Rarely mentioned, but critical, is the need to write a runtime library. This is a major project. It will serve as a demonstration of how the language features work, so it had better be good. Some critical things to get right include:
- I/O performance. Most programs spend a lot of time in I/O. Slow I/O will make the whole language look bad. The benchmark is C stdio. If the language has elegant, lovely I/O APIs, but runs at only half the speed of C I/O, then it just isn’t going to be attractive.
- Memory allocation. A high percentage of time in most programs is spent doing mundane memory allocation. Get this wrong at your peril.
- Transcendental functions. OK, I lied. Nobody cares about the accuracy of transcendental functions, they only care about their speed. My proof comes from trying to port the D runtime library to different platforms, and discovering that the underlying C transcendental functions often fail the accuracy tests in the D library test suite. C library functions also often do a poor job handling the arcana of the IEEE floating-point bestiary — NaNs, infinities, subnormals, negative 0, etc. In D, we compensated by implementing the transcendental functions ourselves. Transcendental floating-point code is pretty tricky and arcane to write, so I’d recommend finding an existing library you can license and adapting that.
A common trap people fall into with standard libraries is filling them up with trivia. Trivia is sand clogging the gears and just dead weight that has to be carried around forever. My general rule is if the explanation for what the function does is more lines than the implementation code, then the function is likely trivia and should be booted out.
After The Prototype
You’ve done it, you’ve got a great prototype of a new language. Now what? Next comes the hardest part. This is where most new languages fail. You’ll be doing what every nascent rock band does — play shopping malls, high school dances, dive bars, and so on, slowly building up an audience. For languages, this means preparing presentations, articles, tutorials, and books on the language. Then, going to programmer meetings, conferences, companies, anywhere they’ll have you, and showing it off. You’ll get used to public speaking, and even find you enjoy it. (I enjoy it a lot.)

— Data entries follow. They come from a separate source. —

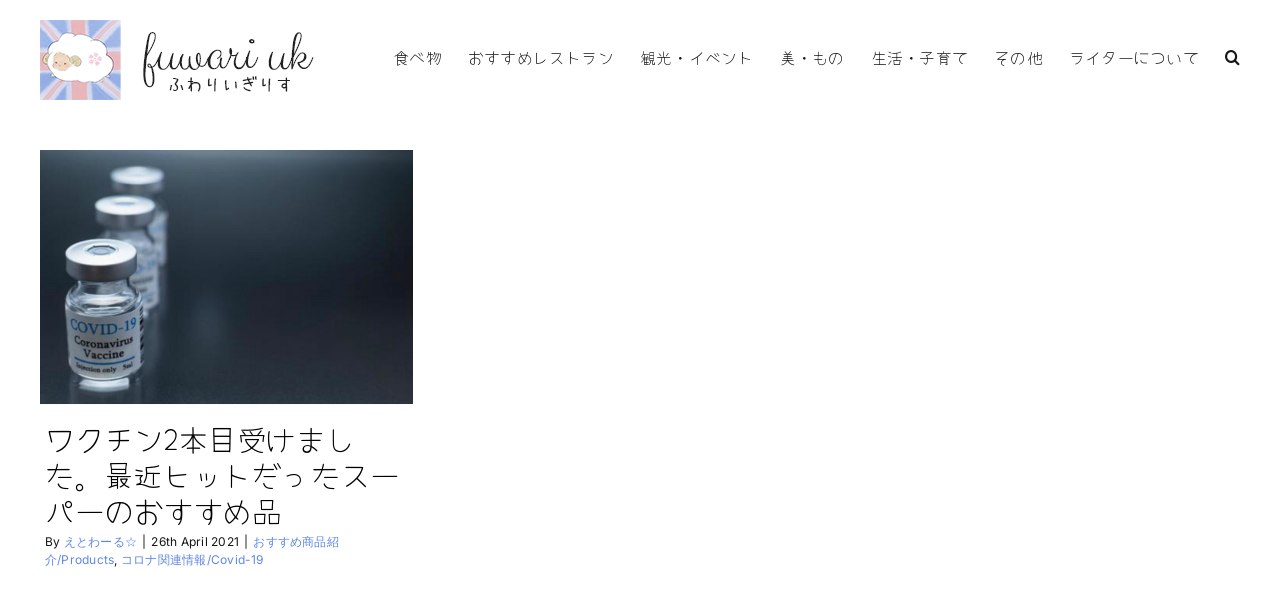

--- FILE ---
content_type: text/html; charset=utf-8
request_url: https://www.google.com/recaptcha/api2/aframe
body_size: 267
content:
<!DOCTYPE HTML><html><head><meta http-equiv="content-type" content="text/html; charset=UTF-8"></head><body><script nonce="1TWAp66fMtyIjdTyQ62Exg">/** Anti-fraud and anti-abuse applications only. See google.com/recaptcha */ try{var clients={'sodar':'https://pagead2.googlesyndication.com/pagead/sodar?'};window.addEventListener("message",function(a){try{if(a.source===window.parent){var b=JSON.parse(a.data);var c=clients[b['id']];if(c){var d=document.createElement('img');d.src=c+b['params']+'&rc='+(localStorage.getItem("rc::a")?sessionStorage.getItem("rc::b"):"");window.document.body.appendChild(d);sessionStorage.setItem("rc::e",parseInt(sessionStorage.getItem("rc::e")||0)+1);localStorage.setItem("rc::h",'1769075426014');}}}catch(b){}});window.parent.postMessage("_grecaptcha_ready", "*");}catch(b){}</script></body></html>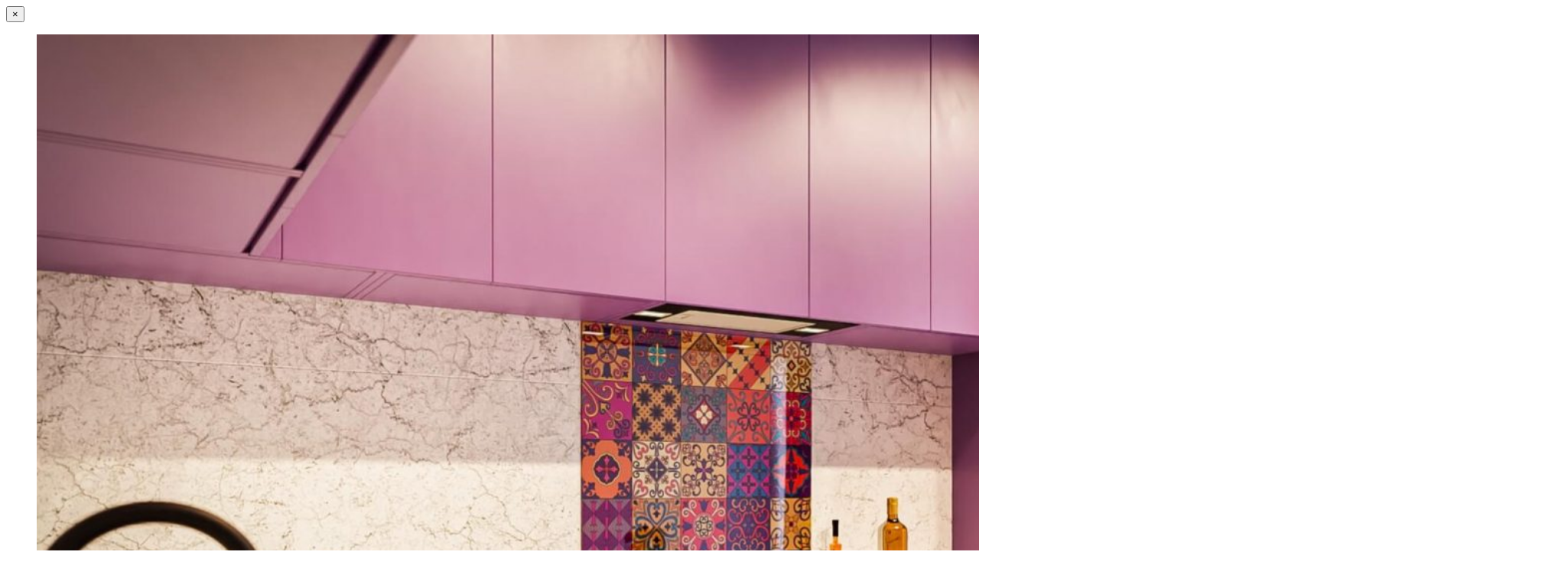

--- FILE ---
content_type: text/html; charset=UTF-8
request_url: https://artemurale.ro/portfolio/model-oriental/
body_size: 1135
content:
	<div class="container project-view">
		<button type="button" class="mfp-close">×</button>
					<section class="wpb_row vc_row-fluid"><div class="container"><div class="row"><div class="wpb_column vc_column_container vc_col-sm-8"><div class="vc_column-inner"><div class="wpb_wrapper "  >
	<div  class="wpb_single_image wpb_content_element vc_align_left  vc_custom_1645475449735">
		
		<figure class="wpb_wrapper vc_figure">
			<div class="vc_single_image-wrapper   vc_box_border_grey"><img fetchpriority="high" decoding="async" width="2002" height="1144" src="https://artemurale.ro/wp-content/uploads/2022/02/model-oriental_1.jpg" class="vc_single_image-img attachment-full" alt="" title="model-oriental_1" srcset="https://artemurale.ro/wp-content/uploads/2022/02/model-oriental_1.jpg 2002w, https://artemurale.ro/wp-content/uploads/2022/02/model-oriental_1-300x171.jpg 300w, https://artemurale.ro/wp-content/uploads/2022/02/model-oriental_1-1024x585.jpg 1024w, https://artemurale.ro/wp-content/uploads/2022/02/model-oriental_1-768x439.jpg 768w, https://artemurale.ro/wp-content/uploads/2022/02/model-oriental_1-1536x878.jpg 1536w" sizes="(max-width: 2002px) 100vw, 2002px" /></div>
		</figure>
	</div>

	<div  class="wpb_single_image wpb_content_element vc_align_left  vc_custom_1645475461940">
		
		<figure class="wpb_wrapper vc_figure">
			<div class="vc_single_image-wrapper   vc_box_border_grey"><img decoding="async" width="2002" height="1144" src="https://artemurale.ro/wp-content/uploads/2022/02/model-oriental_3.jpg" class="vc_single_image-img attachment-full" alt="" title="model-oriental_3" srcset="https://artemurale.ro/wp-content/uploads/2022/02/model-oriental_3.jpg 2002w, https://artemurale.ro/wp-content/uploads/2022/02/model-oriental_3-300x171.jpg 300w, https://artemurale.ro/wp-content/uploads/2022/02/model-oriental_3-1024x585.jpg 1024w, https://artemurale.ro/wp-content/uploads/2022/02/model-oriental_3-768x439.jpg 768w, https://artemurale.ro/wp-content/uploads/2022/02/model-oriental_3-1536x878.jpg 1536w" sizes="(max-width: 2002px) 100vw, 2002px" /></div>
		</figure>
	</div>

	<div  class="wpb_single_image wpb_content_element vc_align_left  vc_custom_1645475472643">
		
		<figure class="wpb_wrapper vc_figure">
			<div class="vc_single_image-wrapper   vc_box_border_grey"><img decoding="async" width="2002" height="1144" src="https://artemurale.ro/wp-content/uploads/2022/02/model-oriental.jpg" class="vc_single_image-img attachment-full" alt="" title="model-oriental" srcset="https://artemurale.ro/wp-content/uploads/2022/02/model-oriental.jpg 2002w, https://artemurale.ro/wp-content/uploads/2022/02/model-oriental-300x171.jpg 300w, https://artemurale.ro/wp-content/uploads/2022/02/model-oriental-1024x585.jpg 1024w, https://artemurale.ro/wp-content/uploads/2022/02/model-oriental-768x439.jpg 768w, https://artemurale.ro/wp-content/uploads/2022/02/model-oriental-1536x878.jpg 1536w" sizes="(max-width: 2002px) 100vw, 2002px" /></div>
		</figure>
	</div>

	<div  class="wpb_single_image wpb_content_element vc_align_left  vc_custom_1645475484120">
		
		<figure class="wpb_wrapper vc_figure">
			<div class="vc_single_image-wrapper   vc_box_border_grey"><img loading="lazy" decoding="async" width="2002" height="1144" src="https://artemurale.ro/wp-content/uploads/2022/02/model-oriental_2.jpg" class="vc_single_image-img attachment-full" alt="" title="model-oriental_2" srcset="https://artemurale.ro/wp-content/uploads/2022/02/model-oriental_2.jpg 2002w, https://artemurale.ro/wp-content/uploads/2022/02/model-oriental_2-300x171.jpg 300w, https://artemurale.ro/wp-content/uploads/2022/02/model-oriental_2-1024x585.jpg 1024w, https://artemurale.ro/wp-content/uploads/2022/02/model-oriental_2-768x439.jpg 768w, https://artemurale.ro/wp-content/uploads/2022/02/model-oriental_2-1536x878.jpg 1536w" sizes="auto, (max-width: 2002px) 100vw, 2002px" /></div>
		</figure>
	</div>
</div></div></div><div class="wpb_column vc_column_container vc_col-sm-4"><div class="vc_column-inner"><div class="wpb_wrapper "  >
	<div class="wpb_text_column wpb_content_element " >
		<div class="wpb_wrapper">
			<div class="project-info">
<h3>STICLĂ SECURIZATĂ</h3>
<h2>Model Oriental</h2>
<div class="details">
<div class="info-text"><span class="title">Sticlă securizată</span></div>
<div class="info-text"><span class="title">Grosime 6mm</span></div>
<div class="info-text"><span class="title">3x Straturi de alb</span></div>
<div class="info-text"><span class="title">Print UV 1440 dpi</span></div>
<div class="info-text"><span class="title">Orificii prize/intrerupatoare</span></div>
<div class="info-text"><span class="title">Dimensiuni standard/la cerere</span></div>
</div>
<p><a href="https://artemurale.ro/#calculator-de-pret" class="btn price-qoute" id="request-qoute-modal">Cotatie pret</a><script>initQouteBtn()</script><br />
Un panou de sticlă care să aducă ta un aer exotic poate fi chiar acesta, daca  vrei să-i oferi noutate printr-un design deosebit bucatariei tale?</p>
<p>Această decorațiune de sticlă va oferi instantaneu un aer oriental incaperii, parcă adus din fierbintele nisip al Levantului, inspirându-ți noi și inovatoare invenții culinare. Modelul cu un iz de țesături fine ale Orientului Mijlociu aduce căldura și mirosul de cafea în orice bucătărie modernă. </p>
<p>Panoul de sticla printata se potrivește în orice bucătărie distinsă. Alege acest print UV pe sticlă dacă dorești o schimbare de look a bucătăriei tale, făcând din ea un templu al frumuseții și originalității.
</p></div>

		</div>
	</div>
</div></div></div></div></div></section>
				<button  type="button" class="mfp-close popup-exit">×</button>		
	</div>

There’s one huge thing working in your favor: With the global reach of the Internet, there’s an instantly reachable global audience. Another favorable fact is that programmer meetings, conferences, etc., all are looking for great content. They love talks about new languages and new programming ideas. My experience with such audiences is that they are friendly and will give you lots of constructive feedback.
Of course, then you’ll almost certainly be forced to reevaluate some cherished features of the language and reengineer them.
But hey, you went into this with your eyes open!